Ayer, el alma decidió irse de paseo. No fue lejos, pero sí profundo. A bordo de un pequeño viaje hacia Las Trincheras, el corazón se encontró compartiendo el calor no solo del agua termal, sino del tiempo bien vivido junto a once desconocidos que pronto se convirtieron en reflejos de mí misma.
Las aguas,
tibias y sabias, se deslizaban entre los cuerpos como si recordaran cada célula
cansada, cada silencio no dicho, cada palabra aún por nacer. Sumergida hasta el
cuello, dejaba que la memoria líquida de la tierra me envolviera. El vapor
ascendía como plegaria, como canto antiguo que el cuerpo comprendía sin
necesidad de traducción.
Rodeada de
risas que no conocía la noche anterior, me sorprendí riendo con ellas como si
el tiempo hubiese jugado a esconderse entre las rocas minerales.

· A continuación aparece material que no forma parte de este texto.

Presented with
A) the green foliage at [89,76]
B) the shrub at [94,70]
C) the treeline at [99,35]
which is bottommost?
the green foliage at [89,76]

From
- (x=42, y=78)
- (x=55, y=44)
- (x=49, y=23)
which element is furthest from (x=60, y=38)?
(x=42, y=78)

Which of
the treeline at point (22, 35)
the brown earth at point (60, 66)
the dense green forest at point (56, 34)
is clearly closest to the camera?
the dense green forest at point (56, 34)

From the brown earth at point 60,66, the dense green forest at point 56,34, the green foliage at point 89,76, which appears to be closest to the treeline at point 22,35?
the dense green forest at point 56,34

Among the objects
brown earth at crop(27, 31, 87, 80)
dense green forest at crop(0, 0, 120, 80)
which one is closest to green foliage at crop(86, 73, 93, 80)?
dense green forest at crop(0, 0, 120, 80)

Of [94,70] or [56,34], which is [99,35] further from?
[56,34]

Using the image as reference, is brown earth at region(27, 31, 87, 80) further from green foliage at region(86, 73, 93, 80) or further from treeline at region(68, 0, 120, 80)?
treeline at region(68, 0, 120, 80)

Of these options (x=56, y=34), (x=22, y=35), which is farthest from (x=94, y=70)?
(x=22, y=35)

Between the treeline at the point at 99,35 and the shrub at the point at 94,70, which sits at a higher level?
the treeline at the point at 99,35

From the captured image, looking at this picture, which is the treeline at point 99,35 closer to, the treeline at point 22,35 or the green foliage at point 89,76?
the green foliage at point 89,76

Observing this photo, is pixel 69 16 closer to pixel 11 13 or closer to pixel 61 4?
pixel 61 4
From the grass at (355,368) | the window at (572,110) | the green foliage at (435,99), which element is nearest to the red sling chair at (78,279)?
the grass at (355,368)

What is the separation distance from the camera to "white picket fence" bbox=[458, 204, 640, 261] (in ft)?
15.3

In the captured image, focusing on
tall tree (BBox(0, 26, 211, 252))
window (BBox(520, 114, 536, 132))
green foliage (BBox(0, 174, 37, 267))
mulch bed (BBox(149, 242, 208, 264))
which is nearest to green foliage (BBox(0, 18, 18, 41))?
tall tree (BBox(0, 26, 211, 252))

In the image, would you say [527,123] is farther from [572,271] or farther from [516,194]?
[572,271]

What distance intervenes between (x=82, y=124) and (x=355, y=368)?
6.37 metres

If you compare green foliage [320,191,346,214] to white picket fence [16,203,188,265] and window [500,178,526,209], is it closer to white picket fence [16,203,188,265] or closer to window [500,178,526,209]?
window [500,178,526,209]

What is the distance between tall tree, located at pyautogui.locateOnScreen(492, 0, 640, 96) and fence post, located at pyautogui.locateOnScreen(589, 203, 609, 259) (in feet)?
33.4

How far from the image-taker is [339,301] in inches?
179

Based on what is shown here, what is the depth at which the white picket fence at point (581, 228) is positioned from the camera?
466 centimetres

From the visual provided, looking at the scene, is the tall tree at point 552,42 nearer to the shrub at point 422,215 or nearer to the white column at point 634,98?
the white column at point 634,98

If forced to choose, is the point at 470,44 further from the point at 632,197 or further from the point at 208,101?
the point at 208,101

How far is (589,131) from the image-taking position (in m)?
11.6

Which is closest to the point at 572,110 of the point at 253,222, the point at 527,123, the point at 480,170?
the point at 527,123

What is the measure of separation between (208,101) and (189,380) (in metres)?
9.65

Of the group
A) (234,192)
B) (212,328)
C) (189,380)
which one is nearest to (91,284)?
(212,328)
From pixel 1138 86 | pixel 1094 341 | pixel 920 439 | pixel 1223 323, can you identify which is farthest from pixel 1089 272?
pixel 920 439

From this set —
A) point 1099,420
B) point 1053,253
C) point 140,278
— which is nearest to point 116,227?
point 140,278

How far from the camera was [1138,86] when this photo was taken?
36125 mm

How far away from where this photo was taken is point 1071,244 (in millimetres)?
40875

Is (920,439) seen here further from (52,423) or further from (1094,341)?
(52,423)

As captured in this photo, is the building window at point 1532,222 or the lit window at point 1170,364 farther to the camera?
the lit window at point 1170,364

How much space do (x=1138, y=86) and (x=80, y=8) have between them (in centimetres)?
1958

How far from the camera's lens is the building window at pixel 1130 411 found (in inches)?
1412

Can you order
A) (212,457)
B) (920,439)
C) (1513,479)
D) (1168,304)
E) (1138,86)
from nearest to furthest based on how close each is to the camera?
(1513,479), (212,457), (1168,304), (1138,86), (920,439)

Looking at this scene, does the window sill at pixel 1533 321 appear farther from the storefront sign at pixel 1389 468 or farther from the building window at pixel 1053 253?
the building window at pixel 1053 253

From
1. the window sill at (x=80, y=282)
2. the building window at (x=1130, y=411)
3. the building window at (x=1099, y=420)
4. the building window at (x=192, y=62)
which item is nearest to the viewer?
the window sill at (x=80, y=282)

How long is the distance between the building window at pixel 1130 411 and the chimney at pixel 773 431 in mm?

Había traído consigo solo a tres rostros conocidos, pero el alma regresó con once historias tatuadas bajo la piel.
Una mujer de
acento sereno compartió el jugo. Otra, con voz de montaña, sirvió un trozo de
queso que sabía a infancia. Las manos se extendieron como puentes, las palabras
como manantiales: algunos contaban de hijos, otros de dolores ya livianos,
otros simplemente hablaban del cielo, que ese día parecía más azul por cortesía
de la tierra.
El agua caliente parecía escucharlo todo, susurrar secretos en cada burbuja que ascendía a la superficie. Cerré los ojos un instante y sentí que flotaba en un útero mayor, uno que no daba a luz cuerpos, sino conciencia: la del gozo sencillo, la del compartir sin máscara.
A la vuelta, el
camino parecía más corto. El silencio, la música y las risas en el transporte
no eran incomodidad, sino digestión de lo vivido. Una canción sonaba de fondo,
y cada nota era un eco del agua, del pan, de la mirada nueva que uno puede
encontrar incluso en quien ayer era un extraño.
Así fue.
A veces no se viaja para llegar, sino para recordar que aún sabemos sumergirnos… en el otro, en el calor de la vida, en la certeza de que compartir es un acto sagrado.